## Reading passage
------

Enceladus’ ocean may not have produced precursor chemicals for life

Enceladus’ chilly geysers spew chemical compounds that hint at the potential for life in the moon of Saturn’s subsurface ocean.

But some compounds within the plumes may have formed via high-energy radiation above ground, a new study suggests. Researchers described the findings in a September 9 presentation at the Europlanet Science Congress–Division for Planetary Sciences of the American Astronomical Society joint meeting in Helsinki.

“We need to be careful when we’re thinking about Enceladus’ habitability, because it may not necessarily originate from the subsurface ocean,” says planetary scientist Grace Richards of the National Institute for Astrophysics in Rome. Richards and colleagues also report the work in the Oct. 15 Planetary and Space Science.  

When NASA’s Cassini spacecraft, which surveyed Saturn and its moons from 2004 to 2017, flew through plumes of ice and water sprayed from geysers near Enceladus’ south pole, the probe found organic compounds — carbon-based building blocks of life. “What’s exciting about Enceladus is we have detected all the … elements that we expect that we definitely need to find life,” Richards says.

Living things are thought to need liquid water, and the geysers provide a way to probe the ocean beneath the moon’s icy shell for signs of life or its precursors. But Richards wanted to determine whether some substances in and around the plumes originated from outside the ocean. Incoming radiation from Saturn’s surroundings could spark similar chemical reactions above ground.

------

## What this exercise asks
**A)** In the Enceladus article, which spacecraft detected organic compounds in the plumes, and during which years did it survey Saturn and its moons?
**B)** The Enceladus article quotes Grace Richards urging caution when thinking about the moon's habitability. Using the article's own reasoning, explain why.
**C)** Pick up the Enceladus article after its final sentence and continue it.

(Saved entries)
------

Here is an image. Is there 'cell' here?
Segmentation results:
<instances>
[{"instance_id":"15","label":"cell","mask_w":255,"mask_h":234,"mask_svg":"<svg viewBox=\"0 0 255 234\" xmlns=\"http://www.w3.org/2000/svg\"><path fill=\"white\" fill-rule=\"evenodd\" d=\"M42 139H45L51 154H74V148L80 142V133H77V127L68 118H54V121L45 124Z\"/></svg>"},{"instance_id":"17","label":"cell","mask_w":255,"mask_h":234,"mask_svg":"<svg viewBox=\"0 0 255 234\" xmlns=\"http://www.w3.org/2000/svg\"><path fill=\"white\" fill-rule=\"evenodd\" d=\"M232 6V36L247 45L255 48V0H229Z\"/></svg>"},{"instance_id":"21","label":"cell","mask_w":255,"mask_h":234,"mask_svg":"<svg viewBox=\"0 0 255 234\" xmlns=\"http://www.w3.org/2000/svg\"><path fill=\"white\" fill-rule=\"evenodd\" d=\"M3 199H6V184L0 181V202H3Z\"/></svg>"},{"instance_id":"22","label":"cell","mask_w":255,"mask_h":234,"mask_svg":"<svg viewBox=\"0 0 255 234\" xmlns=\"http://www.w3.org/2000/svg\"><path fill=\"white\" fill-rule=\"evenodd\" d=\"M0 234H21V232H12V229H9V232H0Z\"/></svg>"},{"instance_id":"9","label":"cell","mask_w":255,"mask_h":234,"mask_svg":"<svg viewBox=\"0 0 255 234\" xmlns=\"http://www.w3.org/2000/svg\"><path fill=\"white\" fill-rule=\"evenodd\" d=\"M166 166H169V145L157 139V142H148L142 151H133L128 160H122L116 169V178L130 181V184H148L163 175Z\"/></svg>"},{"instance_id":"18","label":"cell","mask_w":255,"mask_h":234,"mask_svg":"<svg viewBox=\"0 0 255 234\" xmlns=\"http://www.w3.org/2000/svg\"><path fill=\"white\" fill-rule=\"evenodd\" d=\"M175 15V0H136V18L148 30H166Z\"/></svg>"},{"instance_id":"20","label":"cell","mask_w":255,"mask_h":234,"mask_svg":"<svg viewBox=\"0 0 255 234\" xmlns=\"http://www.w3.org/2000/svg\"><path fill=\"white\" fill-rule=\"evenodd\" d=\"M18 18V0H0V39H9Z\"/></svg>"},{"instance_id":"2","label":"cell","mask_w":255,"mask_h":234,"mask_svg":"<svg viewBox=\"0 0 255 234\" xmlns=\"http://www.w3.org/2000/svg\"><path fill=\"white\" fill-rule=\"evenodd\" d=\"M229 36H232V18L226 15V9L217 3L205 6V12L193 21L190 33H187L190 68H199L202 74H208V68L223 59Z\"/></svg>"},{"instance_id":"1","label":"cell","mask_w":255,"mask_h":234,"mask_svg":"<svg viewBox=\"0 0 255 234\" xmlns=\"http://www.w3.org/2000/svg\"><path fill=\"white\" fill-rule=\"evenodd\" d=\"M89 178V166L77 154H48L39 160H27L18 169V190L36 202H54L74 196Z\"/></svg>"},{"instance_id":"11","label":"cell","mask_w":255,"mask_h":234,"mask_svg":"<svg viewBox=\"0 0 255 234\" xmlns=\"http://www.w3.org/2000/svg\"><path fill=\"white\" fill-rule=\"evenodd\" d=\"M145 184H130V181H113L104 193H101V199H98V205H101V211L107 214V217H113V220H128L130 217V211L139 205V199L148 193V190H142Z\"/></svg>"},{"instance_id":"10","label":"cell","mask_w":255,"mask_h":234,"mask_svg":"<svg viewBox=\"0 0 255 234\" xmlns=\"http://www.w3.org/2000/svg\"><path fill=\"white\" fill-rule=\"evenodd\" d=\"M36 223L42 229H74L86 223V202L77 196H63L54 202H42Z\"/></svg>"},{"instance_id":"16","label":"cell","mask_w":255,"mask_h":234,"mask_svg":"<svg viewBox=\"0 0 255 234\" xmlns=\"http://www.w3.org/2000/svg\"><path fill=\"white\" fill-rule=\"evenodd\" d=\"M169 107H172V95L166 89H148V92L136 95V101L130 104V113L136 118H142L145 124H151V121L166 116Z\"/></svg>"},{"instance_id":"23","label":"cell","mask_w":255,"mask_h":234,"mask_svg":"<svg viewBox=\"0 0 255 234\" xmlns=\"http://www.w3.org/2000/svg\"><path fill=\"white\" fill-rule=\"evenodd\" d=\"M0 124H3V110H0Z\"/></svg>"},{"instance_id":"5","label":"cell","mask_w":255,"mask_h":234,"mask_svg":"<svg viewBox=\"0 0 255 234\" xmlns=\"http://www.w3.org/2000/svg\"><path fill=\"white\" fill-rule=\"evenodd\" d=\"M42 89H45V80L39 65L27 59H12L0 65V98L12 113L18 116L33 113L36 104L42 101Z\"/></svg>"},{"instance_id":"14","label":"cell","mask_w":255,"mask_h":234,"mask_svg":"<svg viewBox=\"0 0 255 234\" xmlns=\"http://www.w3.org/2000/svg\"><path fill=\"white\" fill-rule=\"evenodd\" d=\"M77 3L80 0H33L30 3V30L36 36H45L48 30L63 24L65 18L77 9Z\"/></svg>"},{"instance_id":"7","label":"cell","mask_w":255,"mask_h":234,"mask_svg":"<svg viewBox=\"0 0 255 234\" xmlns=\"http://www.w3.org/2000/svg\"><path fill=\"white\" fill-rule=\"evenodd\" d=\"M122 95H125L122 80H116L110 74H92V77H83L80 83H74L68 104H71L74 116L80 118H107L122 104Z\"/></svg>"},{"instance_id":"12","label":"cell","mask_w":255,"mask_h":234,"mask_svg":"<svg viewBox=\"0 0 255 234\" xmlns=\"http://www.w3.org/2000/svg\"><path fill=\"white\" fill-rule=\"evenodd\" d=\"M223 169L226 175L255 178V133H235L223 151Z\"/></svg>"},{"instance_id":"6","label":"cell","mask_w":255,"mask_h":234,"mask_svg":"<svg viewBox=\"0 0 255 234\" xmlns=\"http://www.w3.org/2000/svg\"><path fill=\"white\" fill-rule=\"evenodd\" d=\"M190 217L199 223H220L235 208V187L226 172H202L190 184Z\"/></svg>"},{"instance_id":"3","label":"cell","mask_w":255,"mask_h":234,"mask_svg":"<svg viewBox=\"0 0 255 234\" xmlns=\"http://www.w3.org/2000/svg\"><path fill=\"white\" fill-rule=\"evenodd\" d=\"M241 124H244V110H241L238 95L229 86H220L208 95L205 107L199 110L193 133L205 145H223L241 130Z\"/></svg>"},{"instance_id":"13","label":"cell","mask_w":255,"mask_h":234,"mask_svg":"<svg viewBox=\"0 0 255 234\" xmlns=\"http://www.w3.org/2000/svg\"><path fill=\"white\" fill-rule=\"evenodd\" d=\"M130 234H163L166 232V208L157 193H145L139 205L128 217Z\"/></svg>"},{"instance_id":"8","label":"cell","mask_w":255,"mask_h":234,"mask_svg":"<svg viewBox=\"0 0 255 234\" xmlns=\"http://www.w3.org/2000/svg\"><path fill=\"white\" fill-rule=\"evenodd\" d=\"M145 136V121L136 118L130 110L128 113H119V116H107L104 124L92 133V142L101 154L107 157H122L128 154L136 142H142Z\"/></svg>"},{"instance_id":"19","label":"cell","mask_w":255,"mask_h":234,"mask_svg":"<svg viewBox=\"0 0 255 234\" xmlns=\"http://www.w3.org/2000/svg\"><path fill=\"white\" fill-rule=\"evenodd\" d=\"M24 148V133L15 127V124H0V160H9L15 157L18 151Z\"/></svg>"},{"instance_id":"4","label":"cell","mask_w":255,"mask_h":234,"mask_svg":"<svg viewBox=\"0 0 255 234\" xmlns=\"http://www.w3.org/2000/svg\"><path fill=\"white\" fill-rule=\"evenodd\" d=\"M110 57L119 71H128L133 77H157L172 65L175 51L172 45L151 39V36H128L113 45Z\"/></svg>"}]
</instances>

------

## Answer section
**A)** NASA's Cassini spacecraft detected them, and it surveyed Saturn and its moons from 2004 to 2017.

**B)** Some compounds in the plumes may have formed through high-energy radiation above ground rather than in the subsurface ocean. Incoming radiation from Saturn's surroundings could spark chemical reactions similar to those that might occur in the ocean. The compounds therefore may not indicate the ocean's potential for life.

**C)**
Richards and colleagues created ices made of water, carbon dioxide, methane and ammonia at about –200° Celsius, the moon’s average surface temperature, and blasted them with charged particles. Afterward, the team heated the irradiated ices to around –100° C to mimic warmer spots on the moon, turning the ice to gas and exposing molecules trapped within.

The gas components and wavelengths of light absorbed by the ices revealed that the experiments produced some simple organic compounds, such as acetylene. Chemical reactions with these components can create complex molecules that could lead to life, Richards says.

Some of the lab-created molecules matched ones that were detected within Enceladus’ plumes, suggesting that these substances may not have come from the moon’s subsurface ocean after all. That doesn’t rule out the possibility of microbial life arising on Enceladus, Richards says. But researchers should take caution when interpreting molecules that could suggest life — at least some may not be associated with biology.